West End
- Full name: West End Football Club
- Founded: 1873
- Dissolved: 1878
- Ground: Avenue Park
- Secretary: Hugh McColl, Robert Clark
| Home colours |

= West End F.C. (Glasgow) =

Association football club in Glasgow City, Scotland

West End Football Club was a Scottish association football club based in Cowlairs, Glasgow.

==History==

The club was founded in August 1873 out of a cricket club. The club's name was often given as West-end or West-End, although for its first couple of matches the name was given as West-End Wanderers, and the side said to be made up of footballers and cricketers.

The club competed in the Scottish Cup for four seasons between 1874 and 1878, winning its first tie against Star of Leven at home with three unanswered second-half goals, but being unlucky enough in its first season to be drawn against Queen's Park; West End lost 7–0 in a "rough" game, "West End considering that charging was the play".

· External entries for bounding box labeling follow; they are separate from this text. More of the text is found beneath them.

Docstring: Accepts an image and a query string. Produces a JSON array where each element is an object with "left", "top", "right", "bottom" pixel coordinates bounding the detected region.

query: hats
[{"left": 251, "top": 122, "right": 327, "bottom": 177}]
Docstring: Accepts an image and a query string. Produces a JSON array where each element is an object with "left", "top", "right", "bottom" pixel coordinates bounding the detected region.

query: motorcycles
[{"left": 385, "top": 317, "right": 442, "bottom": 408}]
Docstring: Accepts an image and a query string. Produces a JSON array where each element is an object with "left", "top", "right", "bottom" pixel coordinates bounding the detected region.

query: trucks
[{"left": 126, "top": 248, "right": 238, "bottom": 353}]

The club's best run came in 1876–77. The club beat Govan in the second round in a confusing game; the result was reported as both 1–0 and 1–1, presumably because of a disputed Govan goal, and Govan issued a protest to the Scottish Football Association, which was dismissed. In the third round (last 21), West End drew at home to the Edinburgh Swifts; after the match the teams dined together at the Athole Arms Hotel. The replay however did not take place. West End was disqualified for "not playing Swifts in accordance with the rules", and the Swifts were placed in the fourth round.

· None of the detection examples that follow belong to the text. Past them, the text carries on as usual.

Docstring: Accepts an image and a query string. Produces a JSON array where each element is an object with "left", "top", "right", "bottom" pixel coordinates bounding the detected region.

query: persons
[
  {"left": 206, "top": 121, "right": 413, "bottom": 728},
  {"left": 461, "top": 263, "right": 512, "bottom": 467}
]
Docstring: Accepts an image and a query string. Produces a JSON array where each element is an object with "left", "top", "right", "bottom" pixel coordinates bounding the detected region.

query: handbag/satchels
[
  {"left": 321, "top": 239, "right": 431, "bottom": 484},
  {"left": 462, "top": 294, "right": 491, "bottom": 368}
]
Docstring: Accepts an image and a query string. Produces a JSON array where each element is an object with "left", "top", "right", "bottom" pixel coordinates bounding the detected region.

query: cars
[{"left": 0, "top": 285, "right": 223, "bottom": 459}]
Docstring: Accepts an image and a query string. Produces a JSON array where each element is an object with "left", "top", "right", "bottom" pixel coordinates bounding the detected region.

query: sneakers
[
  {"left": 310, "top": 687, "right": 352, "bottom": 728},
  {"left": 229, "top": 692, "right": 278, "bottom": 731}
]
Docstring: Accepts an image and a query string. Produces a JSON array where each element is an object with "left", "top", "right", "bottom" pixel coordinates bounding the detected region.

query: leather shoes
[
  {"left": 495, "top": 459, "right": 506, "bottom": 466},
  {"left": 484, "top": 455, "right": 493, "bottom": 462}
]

The club's last recorded fixture was against South Western in March 1878. The club's first secretary, Hugh McColl, later worked in Chile, and was instrumental in the foundation of Valparaíso F.C., Chile's first football club.

==Colours==

The club's colours were originally given as white and blue. By 1874 the colours had changed to amber & black; from 1876 they were given as orange and black, but may have been the same kit.

==Ground==

The cricket club moved into Burnbank Park in 1873, just before forming the football section; Blythswood F.C. also played cricket there, and adopted football in August 1873, which may have been an influence on West End doing so the same month. One early difficulty the club had was that it had leased its cricket pitch to the Glasgow Academicals for rugby before taking up football, so could not use it during its first season. It was however able to use it from the 1874–75 season.

From the 1875–76 season, the club moved to Avenue Park in Cowlairs, with Rangers taking over at Burnbank; a consequence was that the cricket section wound up.